Work order 1: Replace "Holy Week" with "Passion Week" in the passage on the Notre Dame fire, and write out the part starting at "It is almost" and ending at "of the temple.".
Work order 2:
Answer these questions from the passage on the Notre Dame fire:
(a) Where is Bishop Athanasius Schneider the auxiliary?
(b) What is France called in quotation marks?
(c) Over how many years did Bishop Schneider point to destruction of the Church's spiritual masterpieces?

Excerpted text:

********************

By Fr. Shenan J. Boquet, Human Life International, April 22, 2019

The State of the Faith in Europe and Easter Hope

It is almost impossible not to find a dire symbolism in the burning of Notre Dame Cathedral in Paris on the first day of Holy Week, the day after – as Ross Douthat points out – Catholics worldwide listened to a Gospel in which St. Luke recounted the rending of the veil of the temple.

Notre Dame is the symbolic heart of the Catholic Church in France. And France – the “eldest daughter of the Church” – is in many respects the symbolic heart of the faith in Europe. Many felt something like physical pain watching this most magnificent and history-laden Catholic cathedral burning. Many too found in this horrific event a physical manifestation of the destructive fires that are ravaging the Church in France, Europe, and much of the world.

Bishop Athanasius Schneider, the auxiliary of Astana, Kazakhstan, for instance, said in a reflection that the burning of Notre Dame is a sign of the “spiritual conflagration” that has swept the Church. Bishop Schneider pointed to the destruction over the past 50 years of the “Church’s most spiritual masterpieces,” including its moral teachings and liturgical life. Cardinal Raymond Burke had much the same thoughts. The fire, he said, leads Catholics to contemplate the “attacks upon the infinite beauty of the faith by the grievous sins and crimes of our day.”

********************

Extracted information:
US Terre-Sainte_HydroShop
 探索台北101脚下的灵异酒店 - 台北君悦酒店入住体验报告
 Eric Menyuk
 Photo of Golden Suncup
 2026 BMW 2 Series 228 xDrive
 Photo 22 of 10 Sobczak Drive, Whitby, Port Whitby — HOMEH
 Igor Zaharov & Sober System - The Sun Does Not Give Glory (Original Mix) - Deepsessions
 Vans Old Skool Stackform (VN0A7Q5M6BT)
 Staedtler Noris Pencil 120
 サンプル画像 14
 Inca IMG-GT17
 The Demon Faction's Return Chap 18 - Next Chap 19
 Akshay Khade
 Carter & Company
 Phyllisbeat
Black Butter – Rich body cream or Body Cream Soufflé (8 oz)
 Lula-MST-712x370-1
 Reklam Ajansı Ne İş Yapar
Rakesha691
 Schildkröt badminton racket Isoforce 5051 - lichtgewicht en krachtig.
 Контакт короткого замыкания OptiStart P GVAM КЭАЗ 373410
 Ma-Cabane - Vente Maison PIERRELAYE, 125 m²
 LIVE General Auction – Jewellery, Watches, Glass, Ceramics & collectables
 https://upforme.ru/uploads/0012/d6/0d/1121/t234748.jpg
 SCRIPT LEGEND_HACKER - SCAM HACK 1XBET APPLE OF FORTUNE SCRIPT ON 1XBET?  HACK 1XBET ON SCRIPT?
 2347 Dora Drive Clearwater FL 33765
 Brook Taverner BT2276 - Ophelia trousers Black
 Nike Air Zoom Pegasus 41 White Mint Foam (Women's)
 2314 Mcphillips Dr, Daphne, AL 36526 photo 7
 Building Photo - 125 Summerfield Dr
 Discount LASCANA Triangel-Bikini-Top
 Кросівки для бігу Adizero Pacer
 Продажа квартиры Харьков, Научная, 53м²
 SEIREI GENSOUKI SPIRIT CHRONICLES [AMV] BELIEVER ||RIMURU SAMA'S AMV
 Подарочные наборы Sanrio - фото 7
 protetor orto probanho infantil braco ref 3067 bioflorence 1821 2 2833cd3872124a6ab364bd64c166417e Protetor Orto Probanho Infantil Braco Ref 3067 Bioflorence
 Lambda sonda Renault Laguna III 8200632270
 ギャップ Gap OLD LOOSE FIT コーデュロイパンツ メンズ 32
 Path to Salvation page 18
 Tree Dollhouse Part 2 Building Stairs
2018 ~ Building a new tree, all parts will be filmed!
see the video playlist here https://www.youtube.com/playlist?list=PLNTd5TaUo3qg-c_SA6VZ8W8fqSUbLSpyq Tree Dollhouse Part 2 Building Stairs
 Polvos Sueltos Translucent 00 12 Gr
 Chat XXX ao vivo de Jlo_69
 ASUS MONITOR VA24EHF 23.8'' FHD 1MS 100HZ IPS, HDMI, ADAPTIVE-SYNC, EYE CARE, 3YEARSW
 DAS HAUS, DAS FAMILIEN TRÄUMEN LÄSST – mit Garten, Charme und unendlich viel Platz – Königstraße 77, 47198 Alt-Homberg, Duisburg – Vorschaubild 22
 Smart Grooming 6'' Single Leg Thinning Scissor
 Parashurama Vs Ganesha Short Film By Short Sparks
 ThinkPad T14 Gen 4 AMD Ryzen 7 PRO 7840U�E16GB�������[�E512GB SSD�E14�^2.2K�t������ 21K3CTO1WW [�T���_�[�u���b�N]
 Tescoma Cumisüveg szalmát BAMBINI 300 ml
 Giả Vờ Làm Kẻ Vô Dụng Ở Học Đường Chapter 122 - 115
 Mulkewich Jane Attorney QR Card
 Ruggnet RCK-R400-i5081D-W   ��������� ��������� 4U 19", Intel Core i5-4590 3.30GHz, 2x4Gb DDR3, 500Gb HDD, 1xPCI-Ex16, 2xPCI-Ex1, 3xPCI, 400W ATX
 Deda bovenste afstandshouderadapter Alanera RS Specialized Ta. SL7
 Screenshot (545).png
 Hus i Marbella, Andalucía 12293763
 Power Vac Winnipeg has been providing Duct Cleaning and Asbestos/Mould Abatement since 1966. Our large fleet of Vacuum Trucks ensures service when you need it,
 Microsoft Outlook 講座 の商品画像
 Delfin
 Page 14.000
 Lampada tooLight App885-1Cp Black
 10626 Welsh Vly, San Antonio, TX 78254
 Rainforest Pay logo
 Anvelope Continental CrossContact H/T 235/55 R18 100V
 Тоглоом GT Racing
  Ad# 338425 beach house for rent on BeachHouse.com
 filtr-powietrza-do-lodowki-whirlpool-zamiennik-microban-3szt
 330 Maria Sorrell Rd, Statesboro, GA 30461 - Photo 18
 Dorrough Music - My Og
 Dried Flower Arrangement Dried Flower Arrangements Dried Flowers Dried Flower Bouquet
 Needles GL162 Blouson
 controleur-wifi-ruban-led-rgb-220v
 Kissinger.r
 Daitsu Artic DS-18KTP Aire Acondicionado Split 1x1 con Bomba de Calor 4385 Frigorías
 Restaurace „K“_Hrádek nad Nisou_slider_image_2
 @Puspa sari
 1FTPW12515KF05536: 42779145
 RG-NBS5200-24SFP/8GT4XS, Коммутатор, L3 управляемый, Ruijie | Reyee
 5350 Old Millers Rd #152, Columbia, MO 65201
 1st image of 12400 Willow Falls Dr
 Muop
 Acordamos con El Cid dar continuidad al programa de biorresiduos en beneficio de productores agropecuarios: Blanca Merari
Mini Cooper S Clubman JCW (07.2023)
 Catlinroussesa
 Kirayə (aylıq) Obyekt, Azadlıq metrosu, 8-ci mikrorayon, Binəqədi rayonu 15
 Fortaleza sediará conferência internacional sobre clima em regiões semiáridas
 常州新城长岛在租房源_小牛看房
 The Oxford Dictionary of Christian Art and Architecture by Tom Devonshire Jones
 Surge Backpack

********************

Task answer 1:
It is almost impossible not to find a dire symbolism in the burning of Notre Dame Cathedral in Paris on the first day of Passion Week, the day after – as Ross Douthat points out – Catholics worldwide listened to a Gospel in which St. Luke recounted the rending of the veil of the temple.

Task answer 2:
(a) Astana, Kazakhstan
(b) The "eldest daughter of the Church"
(c) 50 years